Deploy and Scale Test PyTorch Setfit Model in Sagemaker

Nghodki
7 min readApr 22, 2024

--

We will talk and discuss about how to deploy a PyTorch setfit model on sage-maker and perform load-testing on the model and scale it. Once we have a trained model that needs to be deployed to sage-maker inference, below steps can be followed.

Deploy a PyTorch Setfit model on Sage-maker:

There are 2 ways we can deploy models to sage-maker, we will follow the one with sage-maker SDK.

For the script to deploy the model to sage-maker, we used sagemaker.pytorch.model

from sagemaker.pytorch.model import PyTorchModel

Lets create a client with this method, this client will need inputs as model_data which is usually S3 path for the trained model archived package, IAM_role which has permissions to create endpoint, model and endpoint configuration, PyTorch framework and python version used for training the model.

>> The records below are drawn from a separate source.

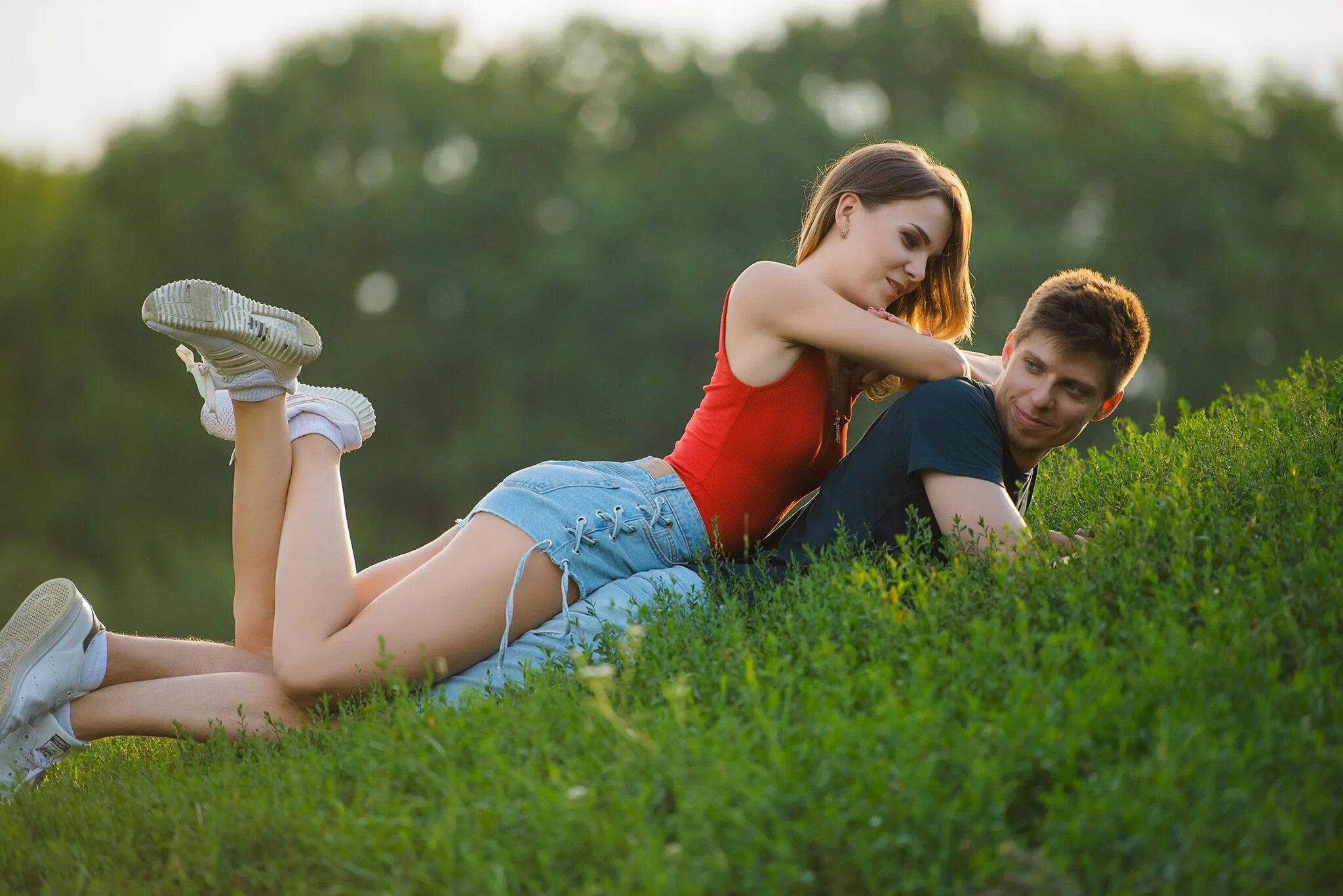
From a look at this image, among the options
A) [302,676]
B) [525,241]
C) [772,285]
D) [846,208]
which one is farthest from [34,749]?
[525,241]

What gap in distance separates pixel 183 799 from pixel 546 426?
81.4 feet

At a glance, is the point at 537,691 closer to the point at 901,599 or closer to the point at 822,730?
the point at 822,730

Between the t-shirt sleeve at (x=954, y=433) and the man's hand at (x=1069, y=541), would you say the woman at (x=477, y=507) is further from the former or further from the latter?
the man's hand at (x=1069, y=541)

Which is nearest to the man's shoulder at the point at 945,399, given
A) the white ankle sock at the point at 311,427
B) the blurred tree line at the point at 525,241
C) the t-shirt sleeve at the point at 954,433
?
the t-shirt sleeve at the point at 954,433

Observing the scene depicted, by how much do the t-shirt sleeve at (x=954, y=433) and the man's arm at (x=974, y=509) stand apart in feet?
0.11

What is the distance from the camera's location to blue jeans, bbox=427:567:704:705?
4.36 m

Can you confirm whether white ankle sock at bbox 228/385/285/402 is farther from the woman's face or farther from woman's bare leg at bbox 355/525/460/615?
the woman's face

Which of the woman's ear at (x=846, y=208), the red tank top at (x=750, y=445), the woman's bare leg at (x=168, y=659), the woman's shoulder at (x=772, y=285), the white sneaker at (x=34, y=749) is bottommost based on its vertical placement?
the white sneaker at (x=34, y=749)

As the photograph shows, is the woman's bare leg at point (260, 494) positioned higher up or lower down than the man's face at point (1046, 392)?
lower down

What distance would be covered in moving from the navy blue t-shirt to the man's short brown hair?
12.9 inches

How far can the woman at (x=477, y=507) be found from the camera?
4383 mm

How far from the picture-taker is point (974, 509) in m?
4.07

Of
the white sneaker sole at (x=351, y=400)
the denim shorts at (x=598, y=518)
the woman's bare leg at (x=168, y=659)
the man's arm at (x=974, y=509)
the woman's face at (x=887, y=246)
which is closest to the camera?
the man's arm at (x=974, y=509)

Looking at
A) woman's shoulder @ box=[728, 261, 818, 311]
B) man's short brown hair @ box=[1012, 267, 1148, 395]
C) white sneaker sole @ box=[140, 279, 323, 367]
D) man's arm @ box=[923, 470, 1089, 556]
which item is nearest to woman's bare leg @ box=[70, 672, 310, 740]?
white sneaker sole @ box=[140, 279, 323, 367]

Note: For the package for model to be deployed, it archival should not be over the folder of package but from within the package folder. For example, if your package has files like

Create the archive from the pat where these files reside with command similar to

tar -cvzf model.tar.gz ./

Once we have the details, we can create a client as below (More details about the method can be learnt here)

pt_model = PyTorchModel(
# path to your trained SageMaker model
model_data=s3_uri, # S3 path where the model package is uploaded
role=role, # IAM role the sagemaker endpoint will use
framework_version="2.0", # PyTorch version used
py_version='py310', # Python version used
)

While creating inference for model, the model package should consist of inference script to invoke the model, this inference script can be as below:

import ast

from sagemaker_inference import encoder, decoder
from setfit import SetFitModel


def model_fn(model_dir):
model = SetFitModel.from_pretrained(model_dir)
model.to('cuda')
print(f"model loaded successfully {model}")
return model


def input_fn(input_data, content_type):
"""A default input_fn that can handle JSON, CSV and NPZ formats.

Args:
input_data: the request payload serialized in the content_type format
content_type: the request content_type

Returns: input_data deserialized into the expected format. Currently expected
format is {"inputs": ["q1", "q2", ...]}
"""
decoded = None
try:
print(f"input_data: {input_data}, content_type: {content_type}")
decoded = decoder.decode(input_data, content_type)
print(f"decoded input: {decoded}, content_type: {content_type}")
return ast.literal_eval(str(decoded))
except Exception as e:
print(f"invalid input. input: {decoded}, error: {e}")
raise e


def output_fn(prediction, accept):
"""A default output_fn for PyTorch. Serializes predictions from predict_fn to JSON, CSV or NPY format.

Args:
prediction: a prediction result from predict_fn
accept: type which the output data needs to be serialized

Returns: output data serialized
"""
print(f"prediction: {prediction}, prediction type: {type(prediction)}, accept: {accept}")
encoded = encoder.encode(prediction, accept)
print(f"encoded output: {encoded}, content_type: {accept}")
return encoded


def predict_fn(data, model):
"""A default predict_fn for PyTorch. Calls a model on data deserialized in input_fn.
Runs prediction on GPU if cuda is available.

Args:
data: input data for prediction deserialized by input_fn
model: PyTorch model loaded in memory by model_fn

Returns: a prediction
"""
try:
print(f"data: {data}, data_type: {type(data)}")
inputs = data.get("inputs", None)
if inputs is None:
raise Exception(f"\"inputs\" not found: {data}")
return model.predict(inputs)
except Exception as e:
print(f"predict_fn error: {e}")
raise e

This file should be part of folder named code inside the package. We have specified in this script to use cuda (GPU) for computing.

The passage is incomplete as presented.